MacBook Pro late-2013 hands-on

It's all-change in Mac land, and after the MacBook Air got its Haswell refresh earlier this year – to great effect – it's the turn of the MacBook Pro with Retina display to be brought up to speed. Apple's pixel-dense desktop replacement was always a powerhorse, at least in 15-inch form, but now gets Intel fourth-gen Core processors and Iris Pro graphics to deliver more grunt along with more battery life.

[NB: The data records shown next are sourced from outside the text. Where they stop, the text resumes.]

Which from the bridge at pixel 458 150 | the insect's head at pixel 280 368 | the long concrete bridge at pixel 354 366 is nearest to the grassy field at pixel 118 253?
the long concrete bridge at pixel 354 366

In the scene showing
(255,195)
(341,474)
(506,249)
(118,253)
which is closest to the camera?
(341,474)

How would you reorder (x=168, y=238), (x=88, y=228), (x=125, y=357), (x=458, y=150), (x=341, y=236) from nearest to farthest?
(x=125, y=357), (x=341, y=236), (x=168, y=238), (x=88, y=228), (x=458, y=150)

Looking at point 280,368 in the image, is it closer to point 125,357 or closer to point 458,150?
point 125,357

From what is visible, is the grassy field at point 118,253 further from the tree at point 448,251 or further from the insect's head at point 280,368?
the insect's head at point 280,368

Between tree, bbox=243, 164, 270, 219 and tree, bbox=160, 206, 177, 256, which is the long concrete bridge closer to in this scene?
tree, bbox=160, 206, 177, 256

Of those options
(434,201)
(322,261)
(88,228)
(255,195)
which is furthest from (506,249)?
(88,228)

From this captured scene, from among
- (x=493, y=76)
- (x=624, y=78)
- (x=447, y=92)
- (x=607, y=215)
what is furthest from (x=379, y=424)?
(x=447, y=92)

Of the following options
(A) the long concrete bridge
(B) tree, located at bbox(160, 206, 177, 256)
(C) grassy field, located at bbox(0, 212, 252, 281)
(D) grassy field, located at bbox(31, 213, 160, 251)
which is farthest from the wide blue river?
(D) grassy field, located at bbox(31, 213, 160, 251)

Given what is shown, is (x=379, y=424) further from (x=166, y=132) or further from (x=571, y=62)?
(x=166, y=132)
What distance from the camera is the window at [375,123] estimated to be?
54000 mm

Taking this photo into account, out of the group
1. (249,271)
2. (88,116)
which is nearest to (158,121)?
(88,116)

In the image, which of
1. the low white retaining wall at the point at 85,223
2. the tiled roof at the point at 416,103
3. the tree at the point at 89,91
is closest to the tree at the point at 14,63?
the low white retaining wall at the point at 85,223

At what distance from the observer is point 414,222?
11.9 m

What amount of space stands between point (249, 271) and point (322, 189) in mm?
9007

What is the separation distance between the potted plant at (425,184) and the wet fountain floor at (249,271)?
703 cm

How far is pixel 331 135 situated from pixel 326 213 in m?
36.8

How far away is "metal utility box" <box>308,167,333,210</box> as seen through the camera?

Outwardly, differences between the late-2013 Retina Pro's and their predecessors are minor. The display – which can be used in true "Retina" mode, where clusters of pixels are used for incredibly smooth graphics, or at a setting closer to the native resolution of the panel itself, to fit more on-screen at any one time – is still great to use, and the familiar unibody metal chassis is reasonably lightweight and certainly well made.

The main differences are the Thunderbolt 2 ports – which are marked exactly the same – and the pinprick addition of new microphone holes on the left side, just down from the headphone socket.

Of course, inside it's a different story. Buyers will get free copies of the iLife and iWork suites to run on the Haswell processors, which are more frugal than before which means a jump in battery life: Apple suggests up to 9hrs of iTunes video playback from the 13-inch.

It's the graphics changes which may make the biggest impact, however. On the 15-inch, Intel Iris Pro integrated graphics will likely mean less time using the (now optional) discrete GPU, which should add up to reduced power consumption even when doing traditionally taxing tasks like video processing.

On the 13-inch, meanwhile, our biggest criticism of the notebook – that it didn't quite have the graphics potency to live up to every expectation of the "Pro" name – should also be addressed by the more capable integrated graphics.

That Apple has done all that while simultaneously dropping the price by $200 is more than impressive, and certainly raises the bar for high-end Windows 8 notebooks hoping to compete on portable power. We'll hopefully have a chance to benchmark them fully very soon.